The open world rpgs and anime games give me stories across the full age range, from small children to the elderly. And those stories frequently reflect the kinds of concerns real people in those age ranges would have. It's not all gods and mosnters. Sometimes it's homework or rivalries at work or the way your hip doesn't want to let you climb the stairs like you used to.
That feels more authentic to me but I'm betting it's a black mark against authenticity for anyone looking for the traditional, high fantasy MMORPG experience. Still, a lack of authenticity in the story is nothing compared to what happens in the gameplay.As I said at the start of the post, I bounced off Honkai Star Rail partly because I found the combat too much like hard work. I dropped Genshin Impact because I literally couldn't beat a boss to carry on with the story. Not all of these games have Combat For Babies enabled. Just the ones I like.
After a quarter of a century and more, I think I can say I'm officially over finding combat in MMORPGs fun for its own sake. I never liked it that much but it did used to have its moments. Now, it's almost always a means to an end. The easier it is, the better I like it. I like one-shotting mobs. All of them, if possible.

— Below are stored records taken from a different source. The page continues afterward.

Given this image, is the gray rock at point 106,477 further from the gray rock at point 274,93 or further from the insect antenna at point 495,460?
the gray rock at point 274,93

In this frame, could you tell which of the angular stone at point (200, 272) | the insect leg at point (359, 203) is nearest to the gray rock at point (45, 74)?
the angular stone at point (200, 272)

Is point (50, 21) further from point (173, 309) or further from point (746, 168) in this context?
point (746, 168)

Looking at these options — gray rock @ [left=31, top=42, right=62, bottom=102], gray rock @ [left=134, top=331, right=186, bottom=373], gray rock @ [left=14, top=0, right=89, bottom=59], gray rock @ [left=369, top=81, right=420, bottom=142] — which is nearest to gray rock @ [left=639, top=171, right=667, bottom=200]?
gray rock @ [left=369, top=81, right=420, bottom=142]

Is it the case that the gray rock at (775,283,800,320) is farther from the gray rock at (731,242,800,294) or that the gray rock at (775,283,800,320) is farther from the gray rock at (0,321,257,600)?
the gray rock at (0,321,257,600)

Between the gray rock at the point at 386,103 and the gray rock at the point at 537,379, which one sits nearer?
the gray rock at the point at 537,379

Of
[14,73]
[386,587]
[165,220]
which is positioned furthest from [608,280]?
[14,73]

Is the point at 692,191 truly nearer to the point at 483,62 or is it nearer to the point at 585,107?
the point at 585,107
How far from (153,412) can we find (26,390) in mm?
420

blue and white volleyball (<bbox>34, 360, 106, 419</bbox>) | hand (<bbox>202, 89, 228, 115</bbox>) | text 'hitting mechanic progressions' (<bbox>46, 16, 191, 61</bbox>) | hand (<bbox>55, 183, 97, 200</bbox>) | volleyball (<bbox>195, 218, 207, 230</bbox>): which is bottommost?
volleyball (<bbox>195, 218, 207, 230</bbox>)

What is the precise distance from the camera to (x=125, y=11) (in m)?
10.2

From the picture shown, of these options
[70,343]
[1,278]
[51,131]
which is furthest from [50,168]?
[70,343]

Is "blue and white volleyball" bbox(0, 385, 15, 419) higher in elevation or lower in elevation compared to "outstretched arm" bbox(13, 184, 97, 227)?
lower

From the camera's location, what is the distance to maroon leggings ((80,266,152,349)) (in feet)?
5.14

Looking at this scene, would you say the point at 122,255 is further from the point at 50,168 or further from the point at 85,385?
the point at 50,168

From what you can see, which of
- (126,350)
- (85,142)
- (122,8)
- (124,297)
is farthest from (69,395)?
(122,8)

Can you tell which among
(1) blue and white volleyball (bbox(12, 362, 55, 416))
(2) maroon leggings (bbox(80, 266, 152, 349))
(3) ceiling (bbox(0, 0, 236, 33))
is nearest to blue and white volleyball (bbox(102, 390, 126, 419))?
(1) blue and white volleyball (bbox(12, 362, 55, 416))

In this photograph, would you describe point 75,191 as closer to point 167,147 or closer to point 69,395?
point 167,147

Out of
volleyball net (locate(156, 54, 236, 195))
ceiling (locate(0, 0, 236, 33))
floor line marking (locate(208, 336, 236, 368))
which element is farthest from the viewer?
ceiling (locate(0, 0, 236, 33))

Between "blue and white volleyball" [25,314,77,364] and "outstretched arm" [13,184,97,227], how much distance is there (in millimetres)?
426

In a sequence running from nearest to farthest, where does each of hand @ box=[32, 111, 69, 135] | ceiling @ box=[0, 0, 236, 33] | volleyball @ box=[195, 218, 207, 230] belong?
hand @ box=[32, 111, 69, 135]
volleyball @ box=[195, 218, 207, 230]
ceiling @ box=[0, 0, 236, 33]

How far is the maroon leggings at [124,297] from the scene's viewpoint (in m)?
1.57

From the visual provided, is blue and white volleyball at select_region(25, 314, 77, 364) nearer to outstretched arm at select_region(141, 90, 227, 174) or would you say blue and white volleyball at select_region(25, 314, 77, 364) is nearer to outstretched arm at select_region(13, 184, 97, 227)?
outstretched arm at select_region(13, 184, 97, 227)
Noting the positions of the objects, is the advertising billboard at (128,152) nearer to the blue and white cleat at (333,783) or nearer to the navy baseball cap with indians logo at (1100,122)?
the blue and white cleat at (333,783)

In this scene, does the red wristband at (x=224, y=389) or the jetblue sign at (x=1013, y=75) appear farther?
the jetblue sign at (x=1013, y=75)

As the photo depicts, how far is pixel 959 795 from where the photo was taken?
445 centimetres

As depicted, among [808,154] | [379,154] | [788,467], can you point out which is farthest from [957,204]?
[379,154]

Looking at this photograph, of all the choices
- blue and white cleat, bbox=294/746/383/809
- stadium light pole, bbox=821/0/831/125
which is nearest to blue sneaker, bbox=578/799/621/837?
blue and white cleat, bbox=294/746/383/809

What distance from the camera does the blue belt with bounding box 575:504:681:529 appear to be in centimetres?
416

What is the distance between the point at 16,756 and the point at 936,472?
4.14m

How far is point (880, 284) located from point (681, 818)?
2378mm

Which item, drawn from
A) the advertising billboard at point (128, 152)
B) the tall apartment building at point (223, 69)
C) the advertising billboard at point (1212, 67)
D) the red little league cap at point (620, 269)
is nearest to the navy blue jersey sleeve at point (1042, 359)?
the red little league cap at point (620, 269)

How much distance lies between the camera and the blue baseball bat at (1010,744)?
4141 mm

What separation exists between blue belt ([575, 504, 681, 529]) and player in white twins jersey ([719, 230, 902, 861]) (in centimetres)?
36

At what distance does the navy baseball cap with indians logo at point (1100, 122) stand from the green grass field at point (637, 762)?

The received wisdom is that making combat too easy turns players off. They get bored and go somewhere else if the challenge isn't there. Not me. I get bored and go somewhere else if the challenge is there. One of the things I like best about BP:SR is the auto-combat. I use it in every fight. It's even better than one-shotting mobs because I don't even have to press a key.
Except I do press some keys, sometimes, because that's fun, too. I dodge a bit now and then. Jump about. Change position. Not sure if it makes any difference but it makes me feel like I'm involved. Because you want to feel like you're doing something, don't you? You just don't always want it to be true.
Authenticity is in your head. There may be an objective reality out there but you do not have access to it. You think Coke tastes better than Pepsi because your eyes tell you so when you see the label on the bottle. Your taste buds have no say in it.That NPC you hear, the one that sounds so flat and uninflected? It might be AI. Or it might be a voice actor who isn't doing such a great job. That song you like? The one that came up on that auto-generated playlist that's by someone you never heard of before. Are you sure it's a real person singing?
Yes, you know. Of course you know. But how are you ever going to know?
And what about the fun you had, playing that game? No, wait...
I won't say the fun you had. You may not have had that fun. I'll say what about the fun I had, playing that game where the AI (Different kind of AI, of course. The old, good kind.) did all the fighting for me. It even did the running, there and back. All I had to do was take the quest and hand it in. Did I really have fun or was I just imagining it?
Maybe I was having more fun all those times I spent an hour trying to beat some stupid boss in a Guild Wars 2 Living World instance. One of those times I lost so often all my armor fell off and I had to give up and leave. That time I had a headache for an hour afterwards. When I felt like uninstalling the damn game, I hated it so much.
That was some authentic gameplay there, right?
Yeah, I don't miss any of that. What is authentic isn't the experience but how I feel about it. If the game feels like it was fun, it was fun. If the song sounds good, it's good. If the voice acting is convincing, it's convincing.
And that would appear to be why I prefer the games I prefer just now. They're authentically entertaining. Whether they're any good...
Well, that's an entirely different question.